Being a parent is an experience that can offer great joys, as well as difficult times. And of course, many of those difficult times relate directly to money, as many things in life do. With each step of life a child takes, there’s usually some sort of cost associated with it, and car insurance is no different, although many parents are in for a case of sticker shock.
In this article, we’ll be looking at different milestones, starting with teenaged drivers who have a newly minted learners permit, all the way through graduation from college. Each of the events will impact your policy costs, and we’ll discuss them in detail.
New Teenaged Drivers
While most kids will countdown the days until they turn 16 (or younger in some sates) and can finally get their driving permits, parents have a slew of worries to occupy their minds. One of the biggest worries is that teenaged drivers are four times more likely to be in a collision or a crash than a driver outside of the 16-19 years of age range.
Your child may be an excellent driver, and they may have an impeccable and spotless driving record – but you’ll still pay way more for an auto policy once they’re added to it. Beyond the risk factor mentioned above, consider that a large portion of new teen drivers will likely be in some sort of accident within the first year of getting their license.
Because insurance is based on the concept of risk, auto insurance companies have to factor in the increased risk teen drivers bring to the table, which means they’ll price your policy accordingly once you add a teen driver to your policy.
However, not all is lost. They won’t be teens forever and while they are you can see if your insurance company offers any teen specific discounts. Good student discounts alone can instantly translate into policy savings from 10 to 25 percent, depending upon the insurer. And these may not be the only discounts available to lower policy costs.

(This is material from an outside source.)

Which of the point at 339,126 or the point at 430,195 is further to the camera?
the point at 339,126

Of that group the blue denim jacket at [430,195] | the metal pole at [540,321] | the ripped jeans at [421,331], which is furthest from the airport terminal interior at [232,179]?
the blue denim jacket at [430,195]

Make sure you discuss this with your insurer to obtain every discount you are eligible for.
The Child is Driving a Car Owned by the Parents
If your child is still a dependent, meaning they’re either in college or still live at home, a parent can continue to list them on their policy as a named driver. That’s even if you’ve helped to purchase a car of their own. Only in this case, the important part of “own” means you hold either primary or joint ownership of the automobile of the child.
As long as the child meets the student guidelines, they’re insurable under your policy. Where things begin to get somewhat cloudy is once a child is no longer dependent, or buys a car of their own that you have no material interest or ownership of.
What if Your Child Buys a Car of Their Own?
In some cases, a child will have saved up for their own car, and may wish to purchase one for themselves. That’s fine, and as long as the child is younger than 18 years old, it may be possible for the parents to insure the child and their fully paid for automobile under the policy. Once the child turns 18, they’ll need to obtain their own policy for a car bought in such a manner, unless of course, the parent is listed as a co-owner of the automobile on the title.
Financing a car can be a bit different, however. While any lien holder is prohibited from entering into a contract with someone who hasn’t reached the age of 18, if a child 18 or older manages to finance a car by themselves, they’ll need their own policy, since the parents have no insurable interest in the car purchased by their children. However, if this is a car that the parents have co-signed on the note for the loan and the child still lives at home, it probably can be insured on the parent’s auto policy.
Once the Child Leaves the Nest
If your child isn’t in school, owns their own car, and has reached 21 years of age, it’s time for them to have their own auto policy. While they won’t be paying the extremely high premiums associated with being teenagers anymore, they’ll still pay more than most people do. And they’re also on the cusp of another milestone – meaning in just a few years, their cost for insurance will drop again, and they’ll no longer be in the highest risk group.